Reconstruction by Generation: 3D Multi-Object Scene Reconstruction from Sparse Observations

arXiv cs.CV / 5/1/2026

📰 NewsIdeas & Deep AnalysisModels & Research

Key Points

  • The paper proposes RecGen, a generative framework that jointly estimates multiple objects’ shapes/parts and their poses from one or multiple RGB-D images under occlusion and partial visibility.
  • RecGen is built on compositional synthetic scene generation and strong 3D shape priors, enabling it to generalize across different object categories and real-world environments.
  • Experiments show state-of-the-art results on challenging datasets with heavy occlusions, including robustness to symmetric objects, articulated parts, and complex geometry and textures.
  • RecGen improves over the prior best method (SAM3D) while using about 80% fewer training meshes, yielding significant gains in geometric shape quality, texture reconstruction, and pose estimation.

Abstract

Accurately reconstructing complex full multi-object scenes from sparse observations remains a core challenge in computer vision and a key step toward scalable and reliable simulation for robotics. In this work, we introduce RecGen, a generative framework for probabilistic joint estimation of object and part shapes, as well as their pose under occlusion and partial visibility from one or multiple RGB-D images.

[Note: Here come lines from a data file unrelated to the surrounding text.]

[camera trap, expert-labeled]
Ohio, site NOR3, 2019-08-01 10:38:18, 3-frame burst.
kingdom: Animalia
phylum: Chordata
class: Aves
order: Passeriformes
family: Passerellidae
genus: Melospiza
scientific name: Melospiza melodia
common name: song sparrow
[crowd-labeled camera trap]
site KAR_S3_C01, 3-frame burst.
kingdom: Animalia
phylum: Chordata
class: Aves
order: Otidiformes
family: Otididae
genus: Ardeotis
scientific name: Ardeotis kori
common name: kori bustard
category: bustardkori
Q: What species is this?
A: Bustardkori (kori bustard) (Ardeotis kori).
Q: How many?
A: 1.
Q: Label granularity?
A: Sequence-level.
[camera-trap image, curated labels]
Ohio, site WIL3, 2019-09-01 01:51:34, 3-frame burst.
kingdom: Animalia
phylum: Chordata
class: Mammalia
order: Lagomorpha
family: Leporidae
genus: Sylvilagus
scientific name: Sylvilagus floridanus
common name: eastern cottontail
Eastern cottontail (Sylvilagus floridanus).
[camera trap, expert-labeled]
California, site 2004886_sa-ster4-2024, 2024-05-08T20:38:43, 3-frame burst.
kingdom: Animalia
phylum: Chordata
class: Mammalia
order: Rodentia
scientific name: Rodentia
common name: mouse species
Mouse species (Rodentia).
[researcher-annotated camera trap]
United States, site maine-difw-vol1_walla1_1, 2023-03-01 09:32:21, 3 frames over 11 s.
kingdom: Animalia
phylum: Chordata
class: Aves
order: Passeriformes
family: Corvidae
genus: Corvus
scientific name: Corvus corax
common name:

By leveraging compositional synthetic scene generation and strong 3D shape priors, RecGen generalizes across diverse object types and real-world environments. RecGen achieves state-of-the-art performance on complex, heavily occluded datasets, robustly handling severe occlusions, symmetric objects, object parts, and intricate geometry and texture. Despite using nearly 80% fewer training meshes than the previous state of the art SAM3D, RecGen outperforms it by 30.1% in geometric shape quality, 9.1% in texture reconstruction, and 33.9% in pose estimation.